PROBLEM REQUIREMENTS: In the passage on Roman military hospitals, what supplied the water used to flush the toilets?

GIVEN PASSAGE:
+-------+

These camps were located wherever possible near rivers and away from areas of stagnant water such as marshes.

Each hospital had a similar layout with wards separated by corridors. Physicians were careful to avoid sepsis and separated soldiers admitted with sickness and with wounds to prevent the spread of contagious illness.

Bath Time

There were also separate spaces allocated for dining, storage of medical equipment and a mortuary. Toilets, baths and an effective drainage system also featured. The baths were often located next to a gymnasium for fitness and massages.

The baths generated the water which was used to routinely flush the toilets. And all toilets were fitted with handwashing facilities.

To prevent lice, soldiers were expected to be clean shaven and to bathe daily. The hospital was also cleaned every single night by a special detachment of troops.
Fitness regimes were drawn up to promote soldiers’ health. Alongside this, the Physician Celsus prescribed rest, relaxation and a balanced, nutritious diet.

Bath
The Great Bath. Roman soldiers were encouraged to bathe everyday to prevent disease.

So, a Roman military hospital sounds comparable to a modern-day luxury spa experience complete with a personal trainer. However, let us not forget that those men occupying the hospital wards had probably sustained some pretty nasty injuries. Time to get to the gory bit!

+-------+

(Saved data entries)

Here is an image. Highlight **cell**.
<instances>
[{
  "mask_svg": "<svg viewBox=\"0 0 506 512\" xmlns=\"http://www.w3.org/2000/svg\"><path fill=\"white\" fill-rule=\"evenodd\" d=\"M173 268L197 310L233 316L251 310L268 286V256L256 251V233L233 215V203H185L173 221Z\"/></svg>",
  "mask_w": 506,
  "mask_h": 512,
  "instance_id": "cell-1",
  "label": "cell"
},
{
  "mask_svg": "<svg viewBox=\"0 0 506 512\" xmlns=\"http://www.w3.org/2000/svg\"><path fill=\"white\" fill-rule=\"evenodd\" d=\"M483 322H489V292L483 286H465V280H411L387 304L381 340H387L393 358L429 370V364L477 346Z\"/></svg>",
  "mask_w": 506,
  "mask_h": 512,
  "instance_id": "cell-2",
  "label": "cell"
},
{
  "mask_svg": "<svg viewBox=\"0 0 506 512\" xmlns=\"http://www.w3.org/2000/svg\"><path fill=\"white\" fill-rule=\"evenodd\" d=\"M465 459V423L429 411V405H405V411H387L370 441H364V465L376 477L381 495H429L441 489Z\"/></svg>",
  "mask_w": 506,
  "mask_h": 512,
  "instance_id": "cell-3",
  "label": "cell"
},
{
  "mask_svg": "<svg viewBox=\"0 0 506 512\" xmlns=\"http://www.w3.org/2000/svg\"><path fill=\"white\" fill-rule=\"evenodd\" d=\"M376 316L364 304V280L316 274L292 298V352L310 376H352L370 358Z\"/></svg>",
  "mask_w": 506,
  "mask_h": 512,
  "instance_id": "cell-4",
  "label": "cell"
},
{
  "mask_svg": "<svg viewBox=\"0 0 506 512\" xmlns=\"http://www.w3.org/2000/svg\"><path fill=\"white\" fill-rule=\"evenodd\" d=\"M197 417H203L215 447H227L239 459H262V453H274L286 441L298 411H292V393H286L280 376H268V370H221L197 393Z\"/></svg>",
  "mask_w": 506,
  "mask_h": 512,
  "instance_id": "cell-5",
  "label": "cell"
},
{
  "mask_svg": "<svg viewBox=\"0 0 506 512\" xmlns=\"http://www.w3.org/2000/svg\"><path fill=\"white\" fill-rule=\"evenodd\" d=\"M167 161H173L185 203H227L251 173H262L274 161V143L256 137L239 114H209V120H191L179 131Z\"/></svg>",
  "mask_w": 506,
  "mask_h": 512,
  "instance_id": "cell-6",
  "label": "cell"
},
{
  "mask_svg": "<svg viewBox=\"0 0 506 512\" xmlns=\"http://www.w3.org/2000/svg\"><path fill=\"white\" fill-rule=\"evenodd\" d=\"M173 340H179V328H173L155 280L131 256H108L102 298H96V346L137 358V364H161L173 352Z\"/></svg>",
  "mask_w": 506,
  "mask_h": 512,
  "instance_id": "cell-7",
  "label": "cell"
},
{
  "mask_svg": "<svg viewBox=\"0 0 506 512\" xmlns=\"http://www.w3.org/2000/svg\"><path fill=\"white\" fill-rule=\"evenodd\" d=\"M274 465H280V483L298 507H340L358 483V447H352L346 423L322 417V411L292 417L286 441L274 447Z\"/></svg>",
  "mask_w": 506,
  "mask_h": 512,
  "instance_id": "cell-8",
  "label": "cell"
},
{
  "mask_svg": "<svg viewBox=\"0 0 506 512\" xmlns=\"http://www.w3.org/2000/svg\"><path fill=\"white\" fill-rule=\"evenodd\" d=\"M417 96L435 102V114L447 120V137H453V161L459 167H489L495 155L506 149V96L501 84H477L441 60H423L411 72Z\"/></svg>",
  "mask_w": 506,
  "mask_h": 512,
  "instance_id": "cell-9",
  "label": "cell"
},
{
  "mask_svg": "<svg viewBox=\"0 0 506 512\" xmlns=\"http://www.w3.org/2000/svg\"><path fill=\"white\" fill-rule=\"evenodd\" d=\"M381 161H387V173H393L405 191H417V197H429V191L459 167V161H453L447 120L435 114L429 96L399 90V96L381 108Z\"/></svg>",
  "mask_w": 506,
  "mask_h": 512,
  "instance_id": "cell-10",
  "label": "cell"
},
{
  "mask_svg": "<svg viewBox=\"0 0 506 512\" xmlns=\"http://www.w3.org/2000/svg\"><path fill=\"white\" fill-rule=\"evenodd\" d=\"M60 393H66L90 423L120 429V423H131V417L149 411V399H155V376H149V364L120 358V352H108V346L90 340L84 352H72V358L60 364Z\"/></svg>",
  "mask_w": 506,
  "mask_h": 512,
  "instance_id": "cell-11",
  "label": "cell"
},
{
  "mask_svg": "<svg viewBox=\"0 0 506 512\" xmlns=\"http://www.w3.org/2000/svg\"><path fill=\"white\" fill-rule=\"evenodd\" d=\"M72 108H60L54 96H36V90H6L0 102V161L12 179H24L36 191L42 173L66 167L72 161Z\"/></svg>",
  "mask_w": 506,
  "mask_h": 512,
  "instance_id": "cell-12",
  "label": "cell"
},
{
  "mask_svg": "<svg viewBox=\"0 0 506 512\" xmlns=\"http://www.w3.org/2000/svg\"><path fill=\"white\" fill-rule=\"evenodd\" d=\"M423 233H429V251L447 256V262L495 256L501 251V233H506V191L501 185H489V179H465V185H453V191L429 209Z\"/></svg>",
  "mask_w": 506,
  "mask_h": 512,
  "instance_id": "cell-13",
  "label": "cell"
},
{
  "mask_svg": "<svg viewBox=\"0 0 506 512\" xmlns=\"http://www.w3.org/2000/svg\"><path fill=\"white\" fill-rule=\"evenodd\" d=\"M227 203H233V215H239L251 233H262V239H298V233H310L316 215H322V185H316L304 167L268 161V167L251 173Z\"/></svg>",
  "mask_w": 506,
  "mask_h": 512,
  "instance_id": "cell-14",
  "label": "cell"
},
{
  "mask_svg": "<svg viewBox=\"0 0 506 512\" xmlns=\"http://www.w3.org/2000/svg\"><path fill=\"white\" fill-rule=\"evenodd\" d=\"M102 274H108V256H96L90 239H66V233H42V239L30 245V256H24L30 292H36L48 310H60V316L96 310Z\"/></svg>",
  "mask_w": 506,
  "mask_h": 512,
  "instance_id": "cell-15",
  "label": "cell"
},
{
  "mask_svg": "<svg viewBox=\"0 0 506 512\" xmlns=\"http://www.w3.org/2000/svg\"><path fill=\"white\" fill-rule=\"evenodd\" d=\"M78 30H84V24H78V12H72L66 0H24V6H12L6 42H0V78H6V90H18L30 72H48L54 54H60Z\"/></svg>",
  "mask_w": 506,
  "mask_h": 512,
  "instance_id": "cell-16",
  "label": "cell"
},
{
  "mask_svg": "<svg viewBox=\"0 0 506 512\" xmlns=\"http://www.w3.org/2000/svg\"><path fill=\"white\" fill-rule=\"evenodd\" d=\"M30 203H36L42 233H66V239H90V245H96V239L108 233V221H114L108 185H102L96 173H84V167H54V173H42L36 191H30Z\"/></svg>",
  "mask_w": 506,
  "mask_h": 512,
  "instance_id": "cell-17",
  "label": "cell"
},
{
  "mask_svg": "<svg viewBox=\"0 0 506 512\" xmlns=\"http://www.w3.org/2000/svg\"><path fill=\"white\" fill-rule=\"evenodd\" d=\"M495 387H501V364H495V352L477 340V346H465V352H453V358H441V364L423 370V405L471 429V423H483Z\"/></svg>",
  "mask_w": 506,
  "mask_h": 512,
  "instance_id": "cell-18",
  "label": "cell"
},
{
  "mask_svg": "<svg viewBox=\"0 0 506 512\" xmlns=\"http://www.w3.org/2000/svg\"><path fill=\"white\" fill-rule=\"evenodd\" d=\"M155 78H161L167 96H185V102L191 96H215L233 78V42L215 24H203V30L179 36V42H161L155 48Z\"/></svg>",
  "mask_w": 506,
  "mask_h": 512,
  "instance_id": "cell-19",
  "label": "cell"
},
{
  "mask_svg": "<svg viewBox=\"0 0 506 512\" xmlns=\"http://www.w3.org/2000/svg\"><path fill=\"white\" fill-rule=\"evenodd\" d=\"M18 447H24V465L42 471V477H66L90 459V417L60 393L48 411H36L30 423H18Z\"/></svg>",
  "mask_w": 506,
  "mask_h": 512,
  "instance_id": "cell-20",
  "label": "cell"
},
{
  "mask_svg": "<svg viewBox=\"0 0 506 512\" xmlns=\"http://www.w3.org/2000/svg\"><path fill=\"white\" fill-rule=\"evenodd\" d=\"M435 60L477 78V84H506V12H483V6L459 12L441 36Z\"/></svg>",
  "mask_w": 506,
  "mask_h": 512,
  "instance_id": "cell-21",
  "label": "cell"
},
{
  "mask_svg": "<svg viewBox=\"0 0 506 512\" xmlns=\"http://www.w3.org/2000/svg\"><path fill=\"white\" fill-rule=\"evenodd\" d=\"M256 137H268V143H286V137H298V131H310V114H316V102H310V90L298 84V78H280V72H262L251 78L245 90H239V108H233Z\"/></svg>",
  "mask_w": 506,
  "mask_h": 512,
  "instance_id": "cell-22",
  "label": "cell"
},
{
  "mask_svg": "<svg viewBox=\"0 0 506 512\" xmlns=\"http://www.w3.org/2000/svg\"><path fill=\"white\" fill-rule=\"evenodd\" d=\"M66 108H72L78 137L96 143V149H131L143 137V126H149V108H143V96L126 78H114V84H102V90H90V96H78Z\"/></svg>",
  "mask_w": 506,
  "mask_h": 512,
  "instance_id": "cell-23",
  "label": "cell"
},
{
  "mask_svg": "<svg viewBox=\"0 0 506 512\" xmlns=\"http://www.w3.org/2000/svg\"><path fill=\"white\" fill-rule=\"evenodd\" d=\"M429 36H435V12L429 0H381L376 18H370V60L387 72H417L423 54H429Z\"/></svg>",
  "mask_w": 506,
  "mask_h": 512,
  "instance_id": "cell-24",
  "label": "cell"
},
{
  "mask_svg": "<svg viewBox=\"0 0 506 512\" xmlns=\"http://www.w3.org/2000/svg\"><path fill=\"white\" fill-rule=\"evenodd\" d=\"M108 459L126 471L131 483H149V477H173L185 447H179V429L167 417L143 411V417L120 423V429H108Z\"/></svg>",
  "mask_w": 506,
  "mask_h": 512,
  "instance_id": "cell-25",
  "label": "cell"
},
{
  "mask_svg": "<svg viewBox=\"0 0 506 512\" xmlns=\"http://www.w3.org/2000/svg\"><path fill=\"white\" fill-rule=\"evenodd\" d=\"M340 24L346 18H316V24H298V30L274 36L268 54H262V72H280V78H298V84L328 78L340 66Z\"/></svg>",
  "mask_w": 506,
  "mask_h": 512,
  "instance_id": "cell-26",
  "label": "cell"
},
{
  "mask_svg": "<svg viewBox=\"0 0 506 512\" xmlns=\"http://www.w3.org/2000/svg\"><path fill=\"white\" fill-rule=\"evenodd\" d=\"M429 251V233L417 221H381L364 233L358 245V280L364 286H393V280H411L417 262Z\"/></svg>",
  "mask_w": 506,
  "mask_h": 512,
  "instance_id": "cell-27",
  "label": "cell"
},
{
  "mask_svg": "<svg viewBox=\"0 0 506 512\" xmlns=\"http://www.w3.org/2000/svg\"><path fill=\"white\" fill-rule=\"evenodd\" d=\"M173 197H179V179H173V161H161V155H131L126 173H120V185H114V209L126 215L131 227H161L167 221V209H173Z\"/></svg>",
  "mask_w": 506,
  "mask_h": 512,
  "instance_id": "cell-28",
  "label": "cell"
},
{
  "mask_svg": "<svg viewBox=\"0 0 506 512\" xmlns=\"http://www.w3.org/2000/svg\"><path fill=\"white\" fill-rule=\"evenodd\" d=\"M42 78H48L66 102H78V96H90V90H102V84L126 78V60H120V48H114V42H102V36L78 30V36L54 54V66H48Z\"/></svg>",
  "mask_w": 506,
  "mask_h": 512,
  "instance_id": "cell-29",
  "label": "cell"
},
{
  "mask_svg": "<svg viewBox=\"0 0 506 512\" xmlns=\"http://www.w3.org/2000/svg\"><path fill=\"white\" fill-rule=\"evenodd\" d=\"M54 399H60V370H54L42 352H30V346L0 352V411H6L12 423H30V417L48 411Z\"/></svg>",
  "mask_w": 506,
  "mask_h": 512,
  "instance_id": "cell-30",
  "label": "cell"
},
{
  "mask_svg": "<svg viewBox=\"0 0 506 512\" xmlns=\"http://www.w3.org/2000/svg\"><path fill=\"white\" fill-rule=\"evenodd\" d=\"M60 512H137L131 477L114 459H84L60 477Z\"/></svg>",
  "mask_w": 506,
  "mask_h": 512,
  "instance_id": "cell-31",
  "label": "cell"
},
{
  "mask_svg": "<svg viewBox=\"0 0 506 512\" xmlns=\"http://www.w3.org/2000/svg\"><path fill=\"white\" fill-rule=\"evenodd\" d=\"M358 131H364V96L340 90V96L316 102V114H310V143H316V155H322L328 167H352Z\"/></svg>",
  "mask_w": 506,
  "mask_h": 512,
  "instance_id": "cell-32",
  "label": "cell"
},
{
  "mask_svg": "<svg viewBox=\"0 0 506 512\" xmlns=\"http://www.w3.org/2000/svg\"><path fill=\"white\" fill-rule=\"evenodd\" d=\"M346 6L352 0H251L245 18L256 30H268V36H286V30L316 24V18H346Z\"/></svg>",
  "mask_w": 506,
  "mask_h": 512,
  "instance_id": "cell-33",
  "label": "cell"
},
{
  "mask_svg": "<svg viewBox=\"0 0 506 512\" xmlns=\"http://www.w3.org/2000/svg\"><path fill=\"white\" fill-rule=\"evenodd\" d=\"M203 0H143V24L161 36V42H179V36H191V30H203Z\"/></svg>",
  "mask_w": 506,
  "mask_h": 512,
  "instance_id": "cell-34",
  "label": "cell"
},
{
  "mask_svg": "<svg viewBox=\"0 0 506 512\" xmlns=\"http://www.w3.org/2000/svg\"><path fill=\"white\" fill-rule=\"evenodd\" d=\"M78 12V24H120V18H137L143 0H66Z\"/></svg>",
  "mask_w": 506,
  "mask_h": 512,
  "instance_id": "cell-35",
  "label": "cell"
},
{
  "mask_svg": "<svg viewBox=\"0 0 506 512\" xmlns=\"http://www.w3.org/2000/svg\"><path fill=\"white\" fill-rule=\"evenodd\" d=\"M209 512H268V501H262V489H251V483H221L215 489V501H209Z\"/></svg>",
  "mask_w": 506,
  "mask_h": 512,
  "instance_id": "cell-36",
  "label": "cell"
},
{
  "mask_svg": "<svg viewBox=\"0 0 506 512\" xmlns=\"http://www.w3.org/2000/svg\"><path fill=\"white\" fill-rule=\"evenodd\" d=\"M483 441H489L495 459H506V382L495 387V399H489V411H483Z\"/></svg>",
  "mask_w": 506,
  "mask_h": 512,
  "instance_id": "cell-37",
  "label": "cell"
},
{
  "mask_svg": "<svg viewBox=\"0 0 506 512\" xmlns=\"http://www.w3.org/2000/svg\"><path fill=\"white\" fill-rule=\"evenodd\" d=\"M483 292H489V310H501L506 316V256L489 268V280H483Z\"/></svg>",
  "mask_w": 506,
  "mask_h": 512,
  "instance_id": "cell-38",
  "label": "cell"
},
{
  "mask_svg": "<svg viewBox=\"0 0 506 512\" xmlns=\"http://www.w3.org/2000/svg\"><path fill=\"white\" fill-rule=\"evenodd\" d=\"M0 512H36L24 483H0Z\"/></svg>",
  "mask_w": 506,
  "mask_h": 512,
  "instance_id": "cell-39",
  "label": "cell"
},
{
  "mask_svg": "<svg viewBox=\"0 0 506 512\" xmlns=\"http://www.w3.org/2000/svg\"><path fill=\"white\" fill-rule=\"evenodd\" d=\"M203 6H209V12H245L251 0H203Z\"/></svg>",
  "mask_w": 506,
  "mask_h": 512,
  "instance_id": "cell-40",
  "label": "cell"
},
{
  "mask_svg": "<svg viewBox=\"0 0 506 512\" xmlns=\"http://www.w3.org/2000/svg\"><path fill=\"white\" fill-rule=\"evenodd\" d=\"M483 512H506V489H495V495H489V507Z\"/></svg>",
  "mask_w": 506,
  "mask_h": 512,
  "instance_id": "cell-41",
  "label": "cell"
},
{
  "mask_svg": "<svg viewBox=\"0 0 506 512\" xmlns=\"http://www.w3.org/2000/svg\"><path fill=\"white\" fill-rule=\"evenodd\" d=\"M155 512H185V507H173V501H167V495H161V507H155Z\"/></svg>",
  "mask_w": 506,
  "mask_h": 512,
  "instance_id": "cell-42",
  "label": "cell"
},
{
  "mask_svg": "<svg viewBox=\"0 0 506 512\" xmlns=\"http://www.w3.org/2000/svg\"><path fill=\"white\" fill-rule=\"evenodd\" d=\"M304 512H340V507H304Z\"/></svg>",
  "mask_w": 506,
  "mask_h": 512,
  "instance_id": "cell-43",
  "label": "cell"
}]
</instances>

+-------+

RESPONSE FOR THIS EXERCISE: Water generated by the baths was used to routinely flush the toilets.